Da qui i limiti, ragionevoli, della delibera lombarda – «gli stessi discussi e approvati nel 2014 nella Conferenza Stato-Regioni dopo aver audito più esperti», ha ribadito l’assessore regionale al welfare Giulio Gallera annunciando il ricorso contro la sentenza del Tar -: un limite alla spesa dei soldi dei cittadini per una tecnica che dopo i 43 anni (per questioni di natura, non di delibere regionali) offre percentuali di successo scarsissime, enormi illusioni e, fatto non secondario, gravi complicazioni. Per la donna e per il figlio tanto agognato.
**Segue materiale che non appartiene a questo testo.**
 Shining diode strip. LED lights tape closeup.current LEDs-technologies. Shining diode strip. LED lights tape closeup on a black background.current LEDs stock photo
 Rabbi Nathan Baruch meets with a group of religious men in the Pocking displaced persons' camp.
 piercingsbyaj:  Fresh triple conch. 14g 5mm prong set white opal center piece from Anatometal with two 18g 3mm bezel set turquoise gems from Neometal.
I RISCHI PER MADRE E FIGLIO

Ancora una volta occorre ribadirlo: da almeno dieci anni tutti gli studi sottoposti ad attenta peer-review (valutazione tra pari) dimostrano che i bambini concepiti in seguito a trattamenti per la fertilità e con le tecniche – tutte le tecniche – di fecondazione assistita sono a maggior rischio di tumori infantili, neoplasie epiteliali maligne, malformazioni congenite e di nascite pre-termine. Perfino il Washington Post alla fine dell’anno ha rotto il silenzio denunciando con un ampio servizio in prima pagina i rischi della fecondazione assistita.

Per non parlare degli embrioni scartati dalle procedure o immersi in azoto liquido per un tempo indeterminato. Ma non c’è posto per i diritti dei bambini nell’Italia del gelo demografico che ha ridotto la nascita a fabbricazione e la genitorialità a un capriccio. Da soddisfare a qualunque età.